■ Tasks to perform
1 > Answer these questions about the article on Shakeel Afridi's family, one answer per line:
(a) When did Afridi's wife's ID card expire?
(b) How many years was Afridi jailed for in May 2012?
(c) What is the name of Afridi's lawyer?
2 > Please sum up the article on Shakeel Afridi's family in two sentences.

■ Excerpted passage
— START —

By our correspondents
February 02, 2017

PESHAWAR: Government has refused to grant identity cards to the family of Shakeel Afridi, the jailed doctor who helped the CIA hunt for Osama bin Laden, his lawyer said, effectively denying them passports and voting rights.

His lawyer Qamar Nadim said Wednesday that officials were refusing to renew Afridi´s wife´s ID card, which expired in December, because her husband´s card had lapsed in 2014. He has also been denied a new card.

Officials are similarly refusing to grant new cards to his two children, said Nadim, who has been denied access to his client for more than two years. ID cards in Pakistan are a key proof of citizenship. Without one, Pakistanis cannot get passports or vote, register for a phone number or get utilities installed, buy property or enroll children in school, and could face delays at security checkpoints, among other things.

"Why are they punishing the entire family? It´s not justice, it´s cruelty," Nadim said, adding he will challenge the decision in court of Peshawar this week. Officials from the interior ministry did not immediately respond to requests for comment.

The refusal to grant ID cards means Afridi´s son and daughter are now facing problems getting admission to college, the doctor´s brother Jamil said. "So the family can´t go abroad and the children are facing difficulties in continuing their education," he said.

Afridi was jailed for 33 years in May 2012 after he was convicted of ties to militants, a charge he has always denied. Some US lawmakers said the case was revenge for his help in the search for the al-Qaeda chief.

US President Donald Trump vowed during his election campaign in May last year that he would order Pakistan to free Afridi. "I´m sure they would let them (him) out. Because we give a lot of aid to Pakistan," Trump told Fox News at the time, adding that Pakistan "takes advantage like everybody else.”

— END —

■ Provided material
— START —

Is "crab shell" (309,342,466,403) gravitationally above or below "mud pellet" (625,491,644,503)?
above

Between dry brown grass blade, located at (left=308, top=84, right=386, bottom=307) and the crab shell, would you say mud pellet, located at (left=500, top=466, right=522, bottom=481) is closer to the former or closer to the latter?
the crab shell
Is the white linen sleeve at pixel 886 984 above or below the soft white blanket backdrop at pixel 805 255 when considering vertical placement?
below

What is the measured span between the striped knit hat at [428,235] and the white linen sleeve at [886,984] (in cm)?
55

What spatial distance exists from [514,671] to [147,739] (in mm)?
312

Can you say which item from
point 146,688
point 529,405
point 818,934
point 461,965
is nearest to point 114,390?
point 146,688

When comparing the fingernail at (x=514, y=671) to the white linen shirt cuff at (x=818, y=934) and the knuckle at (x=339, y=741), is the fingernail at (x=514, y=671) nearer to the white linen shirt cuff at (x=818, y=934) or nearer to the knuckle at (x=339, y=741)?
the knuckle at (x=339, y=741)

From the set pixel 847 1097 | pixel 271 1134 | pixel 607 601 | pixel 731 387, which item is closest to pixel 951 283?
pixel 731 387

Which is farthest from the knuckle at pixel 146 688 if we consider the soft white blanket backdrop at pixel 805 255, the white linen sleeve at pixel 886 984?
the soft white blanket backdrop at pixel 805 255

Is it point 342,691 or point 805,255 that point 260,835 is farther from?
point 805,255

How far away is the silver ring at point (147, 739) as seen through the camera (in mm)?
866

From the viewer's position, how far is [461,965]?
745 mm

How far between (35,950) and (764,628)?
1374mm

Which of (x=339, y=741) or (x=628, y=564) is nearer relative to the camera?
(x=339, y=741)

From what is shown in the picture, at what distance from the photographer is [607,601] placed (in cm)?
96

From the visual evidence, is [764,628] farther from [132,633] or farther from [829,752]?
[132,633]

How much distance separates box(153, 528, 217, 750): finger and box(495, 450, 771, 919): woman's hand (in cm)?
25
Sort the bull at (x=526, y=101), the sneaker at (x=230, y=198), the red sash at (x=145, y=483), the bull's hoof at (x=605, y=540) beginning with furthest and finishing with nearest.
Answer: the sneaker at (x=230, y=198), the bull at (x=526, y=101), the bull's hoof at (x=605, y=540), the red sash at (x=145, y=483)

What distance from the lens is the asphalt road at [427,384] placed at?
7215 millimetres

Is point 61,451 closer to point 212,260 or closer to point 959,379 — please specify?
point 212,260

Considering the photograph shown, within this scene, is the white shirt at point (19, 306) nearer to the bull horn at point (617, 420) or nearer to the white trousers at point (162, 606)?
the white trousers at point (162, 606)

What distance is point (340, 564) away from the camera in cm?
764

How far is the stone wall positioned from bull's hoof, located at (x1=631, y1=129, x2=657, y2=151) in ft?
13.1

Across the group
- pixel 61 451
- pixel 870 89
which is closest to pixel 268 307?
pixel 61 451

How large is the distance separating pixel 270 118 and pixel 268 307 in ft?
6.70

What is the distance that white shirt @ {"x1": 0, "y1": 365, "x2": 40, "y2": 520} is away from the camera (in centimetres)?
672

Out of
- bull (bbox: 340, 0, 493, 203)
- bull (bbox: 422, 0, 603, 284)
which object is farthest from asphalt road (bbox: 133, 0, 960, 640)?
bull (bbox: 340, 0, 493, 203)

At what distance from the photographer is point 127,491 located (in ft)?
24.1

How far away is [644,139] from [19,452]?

— END —

■ Responses
1 >
(a) In December.
(b) 33 years.
(c) Qamar Nadim.

2 > The government has refused to renew the ID card of the wife of Shakeel Afridi, the jailed doctor who helped the CIA hunt for Osama bin Laden, and to grant new cards to his two children, which his lawyer says effectively denies them passports and voting rights. The lawyer, Qamar Nadim, plans to challenge the decision in court in Peshawar, and Afridi's brother says the son and daughter now face problems getting admission to college.